Backed by the Novo Nordisk Foundation, the five-year programme seeks to accelerate the development of climate-resilient sorghum and groundnut varieties across Africa and India through predictive breeding, genomic science and advanced data integration.
The International Crops Research Institute for the Semi-Arid Tropics and CIMMYT have unveiled an ambitious multi-country scientific initiative aimed at transforming dryland agriculture through next-generation crop breeding technologies, as climate volatility intensifies pressure on food systems across Africa and South Asia. Supported by the Novo Nordisk Foundation, the five-year programme seeks to dramatically compress the time required to develop climate-resilient and market-responsive crop varieties for some of the world’s most vulnerable farming regions.
The initiative, titled Applying Modern Tools to Enhance Precision and Speed of Dryland Crops Breeding, will initially focus on sorghum and groundnut as proof-of-concept crops while establishing a scalable framework for broader dryland crop improvement across India and Eastern Africa. The programme is designed to integrate artificial intelligence-driven predictive breeding, genomic selection, speed breeding technologies and advanced data integration systems to modernise conventional breeding pipelines and accelerate genetic gains.
The collaboration brings together the scientific capabilities of CGIAR institutions, national agricultural research systems in Kenya, Ethiopia, Tanzania and India, alongside the University of Queensland, globally recognised for its expertise in predictive breeding science. The initiative represents a strategic convergence of international research infrastructure, genomic resources, digital agriculture capabilities and local agronomic expertise to strengthen resilience in dryland farming systems increasingly exposed to climatic stress.

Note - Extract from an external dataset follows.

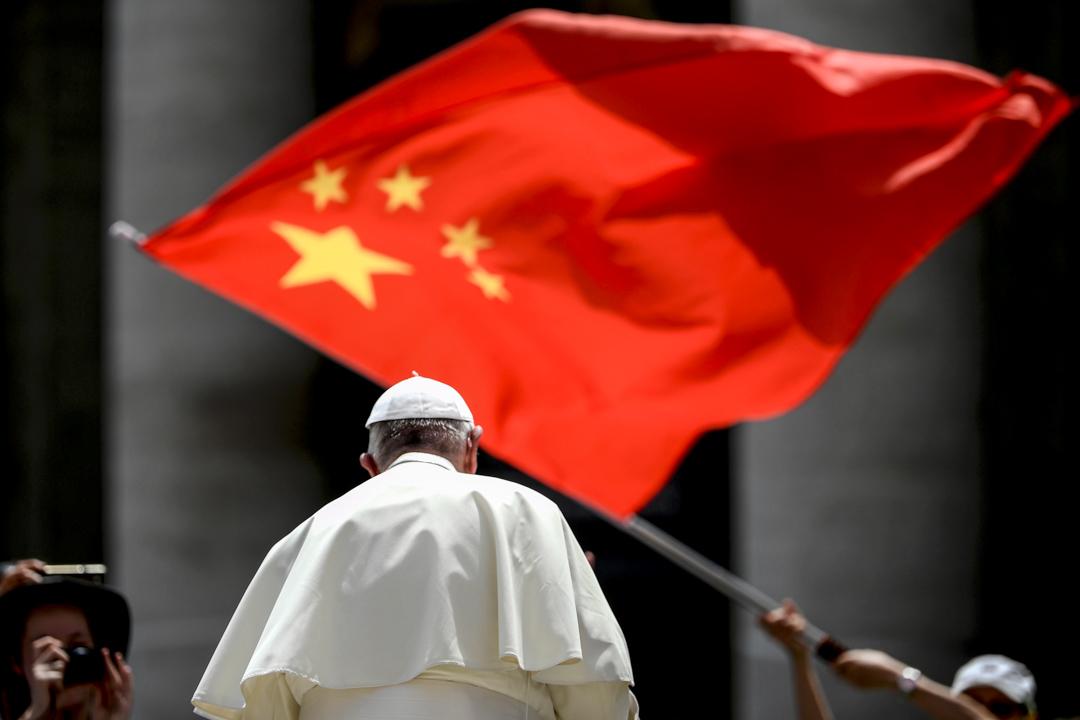 2019年6月12日,教宗方濟各在梵蒂岡聖彼得廣場舉行每週講話後,一名信徒揮舞著中國的國旗。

The programme aims to reduce breeding cycle timelines by at least two years while substantially increasing the rate of genetic improvement in target crops. Researchers expect the integration of predictive analytics and genomic technologies to enable faster delivery of drought-tolerant, heat-resilient and disease-resistant crop varieties capable of sustaining productivity under increasingly erratic environmental conditions.
Dryland agriculture currently supports more than two billion people globally, yet remains disproportionately vulnerable to climate-induced disruptions including prolonged droughts, declining soil fertility, heat stress and irregular rainfall patterns. The initiative seeks to address these structural vulnerabilities by repositioning Africa and South Asia at the forefront of predictive breeding innovation and climate-resilient crop development.
The project additionally reflects the accelerating importance of collaborative scientific ecosystems in tackling interconnected food security and climate challenges. Participating institutions indicated that the programme has been structured not merely as a breeding intervention, but as a long-term platform for institutional knowledge exchange, shared research infrastructure and capacity building across national agricultural systems.
Beyond productivity enhancement, the initiative is expected to contribute to broader food and nutrition security objectives while generating new opportunities for smallholder farmers, women and youth engaged in climate-sensitive agricultural economies. By integrating frontier science with locally grounded agricultural knowledge, the programme seeks to establish a new benchmark for scalable, data-driven crop improvement in some of the world’s most environmentally fragile farming landscapes.